Spatial reasoning material:
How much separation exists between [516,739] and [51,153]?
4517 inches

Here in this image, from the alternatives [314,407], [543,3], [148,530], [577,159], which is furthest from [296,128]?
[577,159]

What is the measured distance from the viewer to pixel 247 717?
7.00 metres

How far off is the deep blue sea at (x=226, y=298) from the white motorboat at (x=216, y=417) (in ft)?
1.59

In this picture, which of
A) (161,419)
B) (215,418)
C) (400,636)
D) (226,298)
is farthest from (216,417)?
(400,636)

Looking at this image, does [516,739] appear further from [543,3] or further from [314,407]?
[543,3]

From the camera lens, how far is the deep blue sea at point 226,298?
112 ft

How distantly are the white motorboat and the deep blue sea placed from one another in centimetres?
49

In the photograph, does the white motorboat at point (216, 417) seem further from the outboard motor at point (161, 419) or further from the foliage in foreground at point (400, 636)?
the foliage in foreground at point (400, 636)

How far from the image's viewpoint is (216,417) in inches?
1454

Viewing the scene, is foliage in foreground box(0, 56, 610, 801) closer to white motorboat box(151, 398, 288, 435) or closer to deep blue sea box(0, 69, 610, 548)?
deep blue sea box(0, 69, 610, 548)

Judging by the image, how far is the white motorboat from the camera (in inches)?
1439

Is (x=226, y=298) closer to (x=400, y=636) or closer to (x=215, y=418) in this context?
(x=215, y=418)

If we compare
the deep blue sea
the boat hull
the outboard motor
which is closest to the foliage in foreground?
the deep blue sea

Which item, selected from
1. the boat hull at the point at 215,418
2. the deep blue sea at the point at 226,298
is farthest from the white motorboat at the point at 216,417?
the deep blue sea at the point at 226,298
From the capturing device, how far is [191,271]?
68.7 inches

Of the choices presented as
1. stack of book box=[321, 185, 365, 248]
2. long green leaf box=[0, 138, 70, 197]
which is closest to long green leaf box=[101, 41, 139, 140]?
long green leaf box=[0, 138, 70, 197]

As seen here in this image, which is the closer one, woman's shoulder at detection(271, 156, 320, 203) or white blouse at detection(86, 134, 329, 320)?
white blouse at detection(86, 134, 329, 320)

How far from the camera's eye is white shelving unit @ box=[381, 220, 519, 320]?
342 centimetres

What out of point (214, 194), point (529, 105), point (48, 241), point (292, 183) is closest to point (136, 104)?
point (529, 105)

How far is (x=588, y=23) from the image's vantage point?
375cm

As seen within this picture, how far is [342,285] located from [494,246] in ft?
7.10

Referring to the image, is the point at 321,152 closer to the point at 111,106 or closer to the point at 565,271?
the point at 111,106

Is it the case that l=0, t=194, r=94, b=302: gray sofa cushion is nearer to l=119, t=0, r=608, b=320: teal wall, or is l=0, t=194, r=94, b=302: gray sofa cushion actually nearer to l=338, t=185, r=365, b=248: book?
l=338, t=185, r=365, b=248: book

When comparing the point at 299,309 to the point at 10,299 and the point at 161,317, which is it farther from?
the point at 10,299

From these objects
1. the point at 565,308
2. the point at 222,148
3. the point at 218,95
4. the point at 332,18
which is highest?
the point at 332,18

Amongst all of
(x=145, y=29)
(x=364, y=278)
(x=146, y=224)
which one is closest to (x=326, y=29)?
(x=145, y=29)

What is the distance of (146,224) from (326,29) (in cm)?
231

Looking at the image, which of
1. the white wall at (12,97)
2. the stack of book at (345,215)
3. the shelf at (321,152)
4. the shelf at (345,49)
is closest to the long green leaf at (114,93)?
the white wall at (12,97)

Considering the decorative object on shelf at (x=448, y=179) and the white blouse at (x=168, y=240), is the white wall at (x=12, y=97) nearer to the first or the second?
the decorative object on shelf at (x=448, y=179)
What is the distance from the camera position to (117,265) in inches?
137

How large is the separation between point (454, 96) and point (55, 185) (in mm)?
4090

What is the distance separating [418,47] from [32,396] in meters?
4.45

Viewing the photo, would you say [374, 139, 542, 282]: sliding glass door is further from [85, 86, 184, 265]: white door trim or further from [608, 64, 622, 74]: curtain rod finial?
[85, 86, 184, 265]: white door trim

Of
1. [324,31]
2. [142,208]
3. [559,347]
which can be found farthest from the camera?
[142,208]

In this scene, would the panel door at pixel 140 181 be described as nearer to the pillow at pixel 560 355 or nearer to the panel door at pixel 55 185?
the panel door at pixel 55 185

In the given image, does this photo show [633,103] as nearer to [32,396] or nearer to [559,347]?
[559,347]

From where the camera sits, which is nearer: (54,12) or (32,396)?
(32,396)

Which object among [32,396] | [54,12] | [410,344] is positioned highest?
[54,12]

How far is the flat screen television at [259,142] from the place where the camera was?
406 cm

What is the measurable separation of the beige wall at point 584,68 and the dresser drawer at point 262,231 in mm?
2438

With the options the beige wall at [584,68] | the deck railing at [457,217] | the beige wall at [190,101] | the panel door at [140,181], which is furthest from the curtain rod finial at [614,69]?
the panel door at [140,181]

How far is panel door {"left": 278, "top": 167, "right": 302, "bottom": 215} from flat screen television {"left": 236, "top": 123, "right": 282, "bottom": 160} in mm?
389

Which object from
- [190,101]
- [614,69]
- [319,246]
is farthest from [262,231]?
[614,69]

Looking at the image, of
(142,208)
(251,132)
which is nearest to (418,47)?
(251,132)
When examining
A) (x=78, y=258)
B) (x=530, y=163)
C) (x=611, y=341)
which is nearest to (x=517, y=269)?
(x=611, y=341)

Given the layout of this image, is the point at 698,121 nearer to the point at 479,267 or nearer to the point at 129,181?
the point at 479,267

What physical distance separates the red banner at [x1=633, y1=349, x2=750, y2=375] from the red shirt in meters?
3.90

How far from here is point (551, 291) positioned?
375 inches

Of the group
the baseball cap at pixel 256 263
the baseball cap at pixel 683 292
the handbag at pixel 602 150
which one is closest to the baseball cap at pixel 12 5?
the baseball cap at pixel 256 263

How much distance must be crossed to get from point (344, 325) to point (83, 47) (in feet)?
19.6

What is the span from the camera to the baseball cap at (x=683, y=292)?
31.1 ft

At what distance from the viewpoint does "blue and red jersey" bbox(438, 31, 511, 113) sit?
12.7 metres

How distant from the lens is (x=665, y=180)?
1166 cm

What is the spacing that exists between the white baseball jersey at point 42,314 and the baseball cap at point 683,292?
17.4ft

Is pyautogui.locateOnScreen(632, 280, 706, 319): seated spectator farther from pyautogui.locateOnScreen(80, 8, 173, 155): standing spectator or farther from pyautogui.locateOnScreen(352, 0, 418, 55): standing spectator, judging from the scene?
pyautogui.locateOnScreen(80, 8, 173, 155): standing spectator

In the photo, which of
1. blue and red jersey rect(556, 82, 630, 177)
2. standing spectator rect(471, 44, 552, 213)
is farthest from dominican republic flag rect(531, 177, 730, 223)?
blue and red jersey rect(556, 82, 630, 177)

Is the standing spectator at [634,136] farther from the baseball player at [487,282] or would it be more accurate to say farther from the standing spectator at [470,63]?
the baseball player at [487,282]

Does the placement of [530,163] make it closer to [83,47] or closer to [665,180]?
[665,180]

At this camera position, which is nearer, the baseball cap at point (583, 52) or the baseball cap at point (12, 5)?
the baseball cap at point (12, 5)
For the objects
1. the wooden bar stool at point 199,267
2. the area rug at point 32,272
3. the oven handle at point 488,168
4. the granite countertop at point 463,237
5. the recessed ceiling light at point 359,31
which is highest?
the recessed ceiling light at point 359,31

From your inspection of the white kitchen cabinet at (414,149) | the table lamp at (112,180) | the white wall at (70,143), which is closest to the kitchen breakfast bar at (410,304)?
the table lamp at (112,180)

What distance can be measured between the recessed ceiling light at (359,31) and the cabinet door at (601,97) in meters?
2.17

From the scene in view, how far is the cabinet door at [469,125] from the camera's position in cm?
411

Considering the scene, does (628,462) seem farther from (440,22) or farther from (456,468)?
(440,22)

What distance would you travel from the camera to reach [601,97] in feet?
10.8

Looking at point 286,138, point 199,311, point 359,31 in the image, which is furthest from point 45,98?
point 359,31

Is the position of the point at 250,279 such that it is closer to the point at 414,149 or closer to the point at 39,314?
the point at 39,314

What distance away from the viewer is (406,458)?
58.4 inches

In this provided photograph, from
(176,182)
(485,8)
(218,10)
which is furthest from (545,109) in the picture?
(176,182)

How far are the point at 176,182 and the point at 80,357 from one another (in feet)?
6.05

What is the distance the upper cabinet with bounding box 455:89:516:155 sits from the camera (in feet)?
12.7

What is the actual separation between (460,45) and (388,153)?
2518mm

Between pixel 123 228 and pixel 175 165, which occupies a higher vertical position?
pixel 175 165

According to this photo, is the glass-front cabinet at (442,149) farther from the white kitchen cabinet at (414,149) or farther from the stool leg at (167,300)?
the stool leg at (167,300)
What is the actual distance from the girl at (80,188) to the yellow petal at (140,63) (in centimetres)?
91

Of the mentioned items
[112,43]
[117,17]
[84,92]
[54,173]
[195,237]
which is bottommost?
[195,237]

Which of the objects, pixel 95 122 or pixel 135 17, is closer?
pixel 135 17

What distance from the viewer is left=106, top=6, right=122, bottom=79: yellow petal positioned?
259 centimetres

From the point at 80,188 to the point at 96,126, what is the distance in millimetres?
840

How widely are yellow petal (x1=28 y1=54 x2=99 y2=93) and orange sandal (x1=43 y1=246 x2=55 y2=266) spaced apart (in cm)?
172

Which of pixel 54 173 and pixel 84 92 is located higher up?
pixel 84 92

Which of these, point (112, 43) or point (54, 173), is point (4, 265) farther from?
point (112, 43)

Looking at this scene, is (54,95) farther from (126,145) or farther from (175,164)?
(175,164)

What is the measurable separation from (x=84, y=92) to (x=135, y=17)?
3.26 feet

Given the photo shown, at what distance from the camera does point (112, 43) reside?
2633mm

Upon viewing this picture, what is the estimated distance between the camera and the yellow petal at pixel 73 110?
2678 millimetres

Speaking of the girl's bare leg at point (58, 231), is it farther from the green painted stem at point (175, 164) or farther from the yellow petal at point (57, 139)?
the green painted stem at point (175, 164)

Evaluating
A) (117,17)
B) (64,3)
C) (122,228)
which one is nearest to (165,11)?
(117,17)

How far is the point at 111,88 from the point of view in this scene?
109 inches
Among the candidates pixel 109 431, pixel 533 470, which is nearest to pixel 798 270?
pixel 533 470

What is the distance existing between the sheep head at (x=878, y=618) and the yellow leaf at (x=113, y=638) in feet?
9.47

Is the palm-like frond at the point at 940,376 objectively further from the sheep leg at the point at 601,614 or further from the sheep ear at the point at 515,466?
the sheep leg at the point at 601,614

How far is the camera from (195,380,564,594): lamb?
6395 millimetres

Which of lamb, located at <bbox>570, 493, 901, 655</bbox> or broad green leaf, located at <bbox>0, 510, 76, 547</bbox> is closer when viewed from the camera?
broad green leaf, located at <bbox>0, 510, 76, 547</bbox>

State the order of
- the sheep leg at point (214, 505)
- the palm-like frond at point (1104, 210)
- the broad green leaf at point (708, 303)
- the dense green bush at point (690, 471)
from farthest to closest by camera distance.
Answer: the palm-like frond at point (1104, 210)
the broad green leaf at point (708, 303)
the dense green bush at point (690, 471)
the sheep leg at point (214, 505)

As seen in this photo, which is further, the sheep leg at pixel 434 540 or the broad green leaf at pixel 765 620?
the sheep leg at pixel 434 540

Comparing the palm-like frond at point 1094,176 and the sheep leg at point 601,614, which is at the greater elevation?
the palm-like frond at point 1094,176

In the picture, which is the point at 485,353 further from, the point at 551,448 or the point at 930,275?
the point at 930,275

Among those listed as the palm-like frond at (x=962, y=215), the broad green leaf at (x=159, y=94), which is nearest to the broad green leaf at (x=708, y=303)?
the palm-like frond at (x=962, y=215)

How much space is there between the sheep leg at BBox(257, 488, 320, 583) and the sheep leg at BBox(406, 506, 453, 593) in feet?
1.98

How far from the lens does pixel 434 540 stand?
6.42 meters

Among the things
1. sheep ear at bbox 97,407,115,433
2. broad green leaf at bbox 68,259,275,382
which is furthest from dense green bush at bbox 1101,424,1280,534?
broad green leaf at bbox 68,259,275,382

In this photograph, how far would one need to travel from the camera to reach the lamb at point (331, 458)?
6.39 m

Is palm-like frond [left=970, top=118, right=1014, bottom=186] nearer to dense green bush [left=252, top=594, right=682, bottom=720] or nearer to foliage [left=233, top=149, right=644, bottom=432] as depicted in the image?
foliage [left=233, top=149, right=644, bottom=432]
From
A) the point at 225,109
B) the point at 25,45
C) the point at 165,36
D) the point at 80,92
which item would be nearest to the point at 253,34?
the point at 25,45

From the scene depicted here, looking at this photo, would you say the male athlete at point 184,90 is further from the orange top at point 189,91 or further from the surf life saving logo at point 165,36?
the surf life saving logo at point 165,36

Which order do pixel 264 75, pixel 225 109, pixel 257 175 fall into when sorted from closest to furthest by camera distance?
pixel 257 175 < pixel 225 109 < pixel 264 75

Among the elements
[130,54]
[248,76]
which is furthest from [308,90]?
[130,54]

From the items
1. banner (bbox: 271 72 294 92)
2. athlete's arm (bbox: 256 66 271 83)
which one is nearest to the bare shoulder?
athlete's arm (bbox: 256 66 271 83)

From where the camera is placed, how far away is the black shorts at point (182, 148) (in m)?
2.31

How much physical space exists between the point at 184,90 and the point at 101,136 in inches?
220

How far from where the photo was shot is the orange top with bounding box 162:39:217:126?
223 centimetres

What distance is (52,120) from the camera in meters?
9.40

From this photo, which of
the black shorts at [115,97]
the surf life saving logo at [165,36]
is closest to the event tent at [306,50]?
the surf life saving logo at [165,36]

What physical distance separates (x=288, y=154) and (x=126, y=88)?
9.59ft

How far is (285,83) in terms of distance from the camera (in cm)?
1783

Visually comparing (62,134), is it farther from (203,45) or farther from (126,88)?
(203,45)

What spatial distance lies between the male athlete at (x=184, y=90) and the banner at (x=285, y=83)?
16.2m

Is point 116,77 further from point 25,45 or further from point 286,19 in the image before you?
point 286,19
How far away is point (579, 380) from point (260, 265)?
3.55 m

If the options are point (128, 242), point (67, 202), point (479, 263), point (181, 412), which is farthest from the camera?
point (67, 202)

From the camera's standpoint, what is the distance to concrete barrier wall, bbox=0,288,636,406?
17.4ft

What to work on - Express as a numbered list the part of the material that opens with the line containing "What is the measured" and closes with the line containing "68.7 inches", leaving out blank lines.

Expected answer -
1. What is the measured distance from the viewer to pixel 247 717?
2. 7.00 metres
3. How far off is the deep blue sea at (x=226, y=298) from the white motorboat at (x=216, y=417) (in ft)?
4. 1.59
5. In this picture, which of
6. A) (161,419)
7. B) (215,418)
8. C) (400,636)
9. D) (226,298)
10. is farthest from (216,417)?
11. (400,636)
12. Looking at this image, does [516,739] appear further from [543,3] or further from [314,407]?
13. [543,3]
14. From the camera lens, how far is the deep blue sea at point 226,298?
15. 112 ft
16. How distantly are the white motorboat and the deep blue sea placed from one another in centimetres?
17. 49
18. In the photograph, does the white motorboat at point (216, 417) seem further from the outboard motor at point (161, 419) or further from the foliage in foreground at point (400, 636)?
19. the foliage in foreground at point (400, 636)
20. How far from the image's viewpoint is (216,417) in inches?
21. 1454
22. Viewing the scene, is foliage in foreground box(0, 56, 610, 801) closer to white motorboat box(151, 398, 288, 435) or closer to deep blue sea box(0, 69, 610, 548)?
23. deep blue sea box(0, 69, 610, 548)
24. Judging by the image, how far is the white motorboat from the camera (in inches)?
25. 1439
26. Is (x=226, y=298) closer to (x=400, y=636) or closer to (x=215, y=418) in this context?
27. (x=215, y=418)
28. If we compare
29. the deep blue sea
30. the boat hull
31. the outboard motor
32. which is closest to the foliage in foreground?
33. the deep blue sea
34. Which item, selected from
35. 1. the boat hull at the point at 215,418
36. 2. the deep blue sea at the point at 226,298
37. is farthest from the white motorboat at the point at 216,417?
38. the deep blue sea at the point at 226,298
39. From the capturing device, how far is [191,271]?
40. 68.7 inches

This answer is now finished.